I know nothing of him.
But that is why I am not being sent out in the deliveries to the markets, chained in the wagons with other girls. I am already owned!
Who is Rask of Harfax?
Has he ever seen me? Why would he want me in his collar? There are many slaves more beautiful, even in the house.
I am owned. Now I am truly afraid. He will hold all power over me! It is to him that I must crawl naked, bringing him the whip in my teeth. Hopefully he will not use it on me! I do not know who he is, but I must try to please him. If only we could choose our own masters! But it is we who are chosen, captured, embonded, trained, displayed, purchased, distributed!
Am I a reward for him, for some service he has rendered? Am I part of his pay, or a bonus, or given to him as a favor, perhaps the consequence of a mere request, made in passing? Or has he the power to simply designate me, and have me put me to one side, reserving me for himself?
I am a chattel, owned, but I do not even know my master! All I know is his name. Before, I did not know even that. Who is this Rask of Harfax, to whom I belong, as much as a dog, a pig, a sandal?
Who is he?
Who is this Rask of Harfax?
He is my master!
But I do not even know him!
She whom you knew as Linda, once your co-worker, once your fellow employee, is owned by him! She is his slave! He is her master,
literally
.
She must obey him, instantly, and unquestioningly, in all things!
She is a slave,
his slave
!
Can you even conceive of this?
But it is true; Master, it is true!
And please, Masters, my keepers, my trainers, do not strike me, for the tears which have fallen on this page. Forgive me, I beg you. I am sorry, I am sorry, Masters! Please forgive me, Masters!
In consternation,
Linda
En'Kara, Twentieth Day
Master:
How cruel they are to me!
No, it is not what you think. No, I was not beaten for the tears which fell upon the pages of my last letter. Indeed, they seemed amused by that hapless indiscretion. It is in another sense that they are cruel to me, which shall shortly become clear.
As you may have discerned, the pleasure slave, branded, collared, trained, dominated, has no doubt as to her
raison d'être
; she is owned for purposes of service and love; that is what she is for, to be a man's loving servant and slave, to be his, humbly, gladly, in all ways.

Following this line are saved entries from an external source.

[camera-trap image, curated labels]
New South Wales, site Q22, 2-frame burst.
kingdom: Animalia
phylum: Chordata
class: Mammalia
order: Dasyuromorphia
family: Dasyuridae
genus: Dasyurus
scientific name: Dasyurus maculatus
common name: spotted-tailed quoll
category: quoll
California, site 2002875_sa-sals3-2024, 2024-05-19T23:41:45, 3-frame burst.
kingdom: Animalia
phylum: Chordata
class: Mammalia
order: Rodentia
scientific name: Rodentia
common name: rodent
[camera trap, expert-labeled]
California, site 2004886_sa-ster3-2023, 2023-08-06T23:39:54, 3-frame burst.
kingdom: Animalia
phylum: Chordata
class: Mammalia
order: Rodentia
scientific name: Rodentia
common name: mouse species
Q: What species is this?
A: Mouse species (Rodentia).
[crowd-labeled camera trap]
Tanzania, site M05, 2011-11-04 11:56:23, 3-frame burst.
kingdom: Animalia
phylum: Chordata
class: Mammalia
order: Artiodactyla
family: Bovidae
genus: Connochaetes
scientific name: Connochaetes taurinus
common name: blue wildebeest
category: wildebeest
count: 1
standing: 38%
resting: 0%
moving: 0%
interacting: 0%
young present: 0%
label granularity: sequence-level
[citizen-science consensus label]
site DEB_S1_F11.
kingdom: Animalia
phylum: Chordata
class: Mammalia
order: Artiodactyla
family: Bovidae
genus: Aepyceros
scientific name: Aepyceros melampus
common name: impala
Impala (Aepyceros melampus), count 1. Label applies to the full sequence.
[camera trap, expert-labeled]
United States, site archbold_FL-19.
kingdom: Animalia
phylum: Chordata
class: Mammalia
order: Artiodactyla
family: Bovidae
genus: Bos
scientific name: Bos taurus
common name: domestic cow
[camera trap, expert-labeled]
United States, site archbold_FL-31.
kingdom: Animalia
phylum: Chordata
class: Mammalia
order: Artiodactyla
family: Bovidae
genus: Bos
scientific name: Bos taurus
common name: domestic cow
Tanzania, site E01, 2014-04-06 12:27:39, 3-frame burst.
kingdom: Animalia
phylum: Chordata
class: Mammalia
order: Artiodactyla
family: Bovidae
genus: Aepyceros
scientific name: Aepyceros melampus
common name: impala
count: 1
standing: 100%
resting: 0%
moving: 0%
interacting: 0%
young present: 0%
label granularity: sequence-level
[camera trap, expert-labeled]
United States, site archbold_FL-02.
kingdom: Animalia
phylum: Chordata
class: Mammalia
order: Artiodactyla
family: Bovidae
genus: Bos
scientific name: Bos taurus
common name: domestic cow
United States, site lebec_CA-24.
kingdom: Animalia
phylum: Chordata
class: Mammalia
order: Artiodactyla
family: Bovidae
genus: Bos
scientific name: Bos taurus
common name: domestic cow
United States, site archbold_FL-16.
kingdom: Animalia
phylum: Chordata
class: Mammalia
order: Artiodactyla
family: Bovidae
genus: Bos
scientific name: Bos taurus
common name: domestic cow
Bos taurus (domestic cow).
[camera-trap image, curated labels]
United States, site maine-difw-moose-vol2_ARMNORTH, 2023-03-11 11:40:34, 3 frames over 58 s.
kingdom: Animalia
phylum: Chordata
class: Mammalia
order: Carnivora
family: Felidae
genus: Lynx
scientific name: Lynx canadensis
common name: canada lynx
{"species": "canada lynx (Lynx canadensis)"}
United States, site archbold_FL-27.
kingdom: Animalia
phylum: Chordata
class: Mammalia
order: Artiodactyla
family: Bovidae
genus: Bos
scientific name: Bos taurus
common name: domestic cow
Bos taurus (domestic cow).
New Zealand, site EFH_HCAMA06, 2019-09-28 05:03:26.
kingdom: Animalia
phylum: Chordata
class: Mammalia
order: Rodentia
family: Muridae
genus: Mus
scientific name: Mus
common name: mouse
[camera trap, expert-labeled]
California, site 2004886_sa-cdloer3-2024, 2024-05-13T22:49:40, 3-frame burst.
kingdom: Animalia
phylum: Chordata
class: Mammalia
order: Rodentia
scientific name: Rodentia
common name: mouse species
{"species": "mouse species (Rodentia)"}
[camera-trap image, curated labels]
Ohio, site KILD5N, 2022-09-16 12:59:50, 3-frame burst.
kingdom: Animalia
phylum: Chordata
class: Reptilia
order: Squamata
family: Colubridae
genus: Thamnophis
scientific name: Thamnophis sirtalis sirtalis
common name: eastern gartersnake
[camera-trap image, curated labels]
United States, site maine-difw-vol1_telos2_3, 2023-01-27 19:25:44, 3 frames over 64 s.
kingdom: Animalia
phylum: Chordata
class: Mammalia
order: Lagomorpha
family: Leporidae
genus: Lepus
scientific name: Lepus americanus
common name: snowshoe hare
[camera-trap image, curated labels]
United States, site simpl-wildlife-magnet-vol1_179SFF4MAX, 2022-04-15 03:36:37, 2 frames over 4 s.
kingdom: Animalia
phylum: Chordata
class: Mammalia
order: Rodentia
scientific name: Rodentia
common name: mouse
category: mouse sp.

What may have been more subtle, and perhaps less noted, is that the imperious master understands her as a slave, and treats her accordingly. And she loves him the more for this, as it effectuates the domination, and means that she must strive ever the more fervently, desperately, ingeniously, to please him. She must understand herself as nothing, and the master as all. Without him how could she even be fed?
Does he truly feel the contempt he displays toward her? Does he fear he might grow fond of the vulnerable, cringing, frightened, loving she at his feet? How fearful that would be, to love a slave! And yet I think few “free companions” are as coveted, as desired, as jealously guarded, as uncompromisingly possessed, as the female slave.